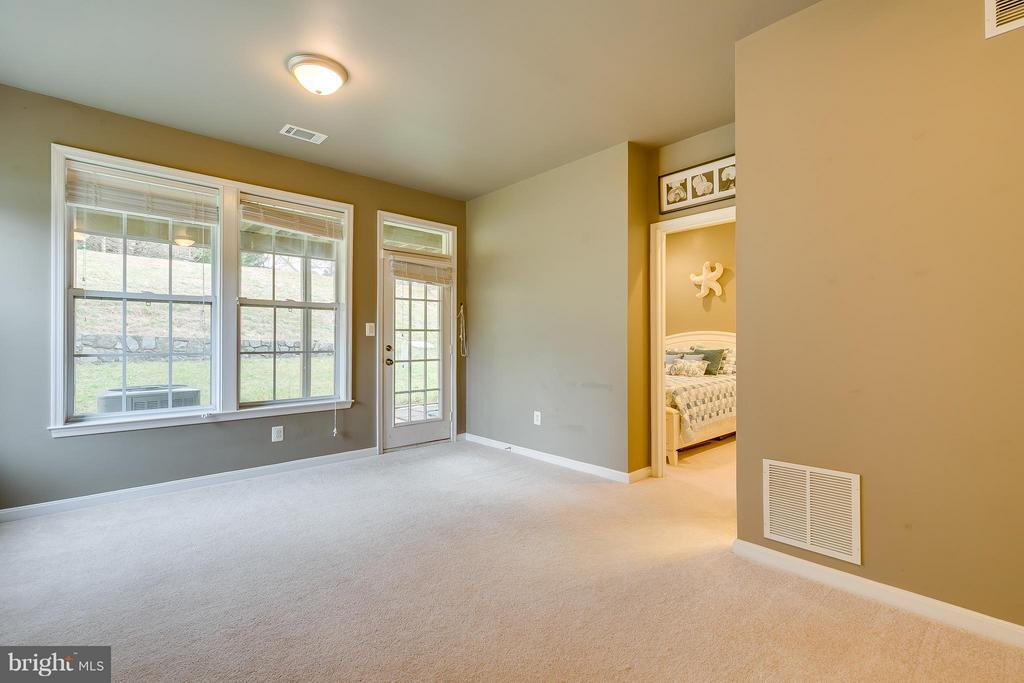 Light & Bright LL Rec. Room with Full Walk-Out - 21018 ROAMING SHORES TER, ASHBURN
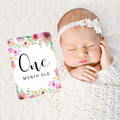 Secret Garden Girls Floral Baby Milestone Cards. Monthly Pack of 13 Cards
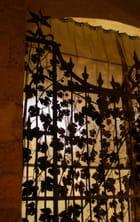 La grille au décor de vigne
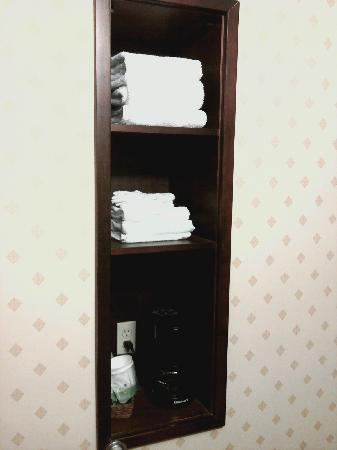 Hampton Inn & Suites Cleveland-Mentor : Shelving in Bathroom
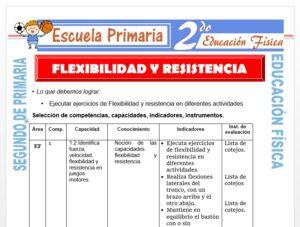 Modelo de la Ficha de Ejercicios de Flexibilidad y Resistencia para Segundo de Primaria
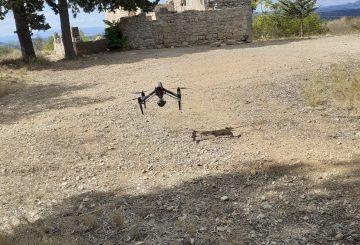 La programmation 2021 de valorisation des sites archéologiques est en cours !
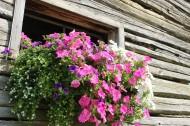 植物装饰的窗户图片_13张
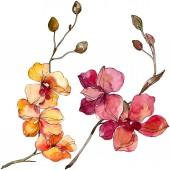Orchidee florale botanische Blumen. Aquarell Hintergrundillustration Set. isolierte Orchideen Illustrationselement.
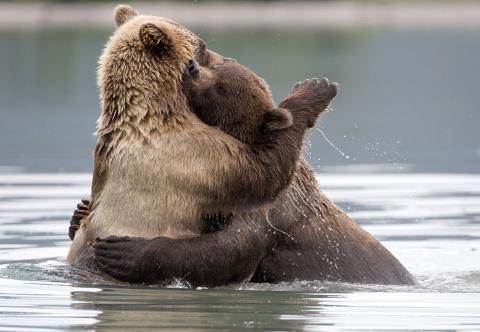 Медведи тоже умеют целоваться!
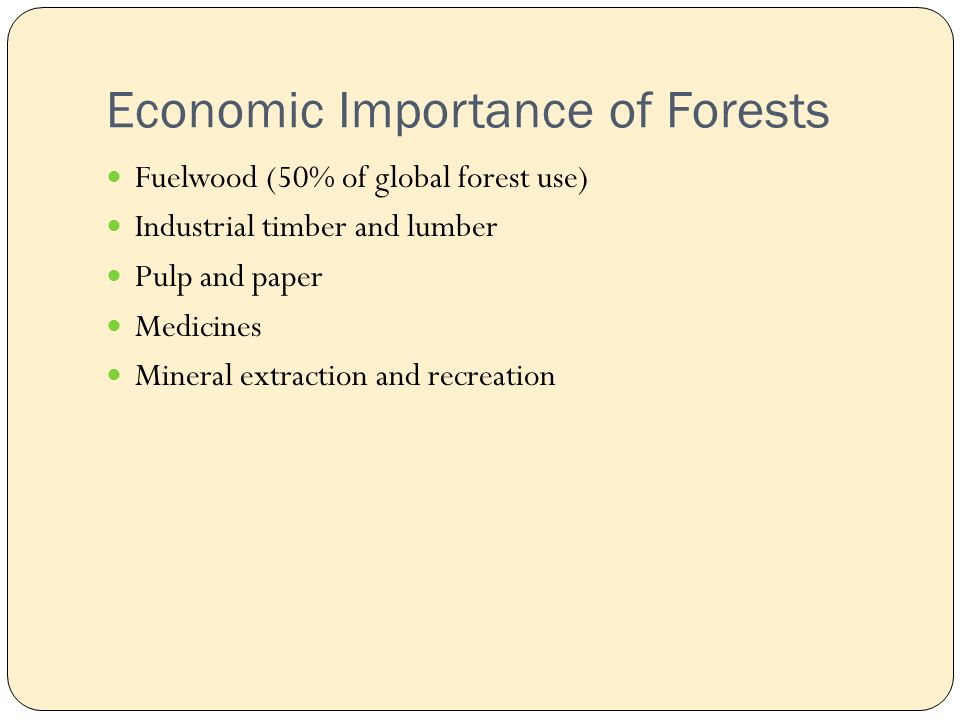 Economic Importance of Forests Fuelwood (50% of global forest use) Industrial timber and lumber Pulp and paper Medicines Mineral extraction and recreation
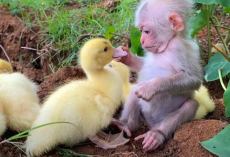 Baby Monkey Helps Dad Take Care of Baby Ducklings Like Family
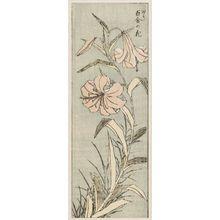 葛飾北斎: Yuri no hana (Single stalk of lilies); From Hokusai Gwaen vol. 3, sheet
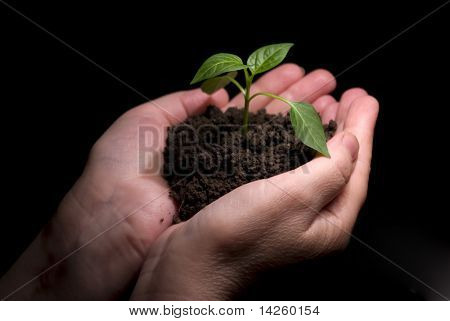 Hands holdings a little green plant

REQUIREMENT >> Give back exactly the lines running from the one that contains "Медведи тоже умеют целоваться!" to the end of the records, including both of those lines and excluding every picture.

SOLUTION TO THE EXERCISE >>
 Медведи тоже умеют целоваться!
 Economic Importance of Forests Fuelwood (50% of global forest use) Industrial timber and lumber Pulp and paper Medicines Mineral extraction and recreation
 Baby Monkey Helps Dad Take Care of Baby Ducklings Like Family
 葛飾北斎: Yuri no hana (Single stalk of lilies); From Hokusai Gwaen vol. 3, sheet
 Hands holdings a little green plant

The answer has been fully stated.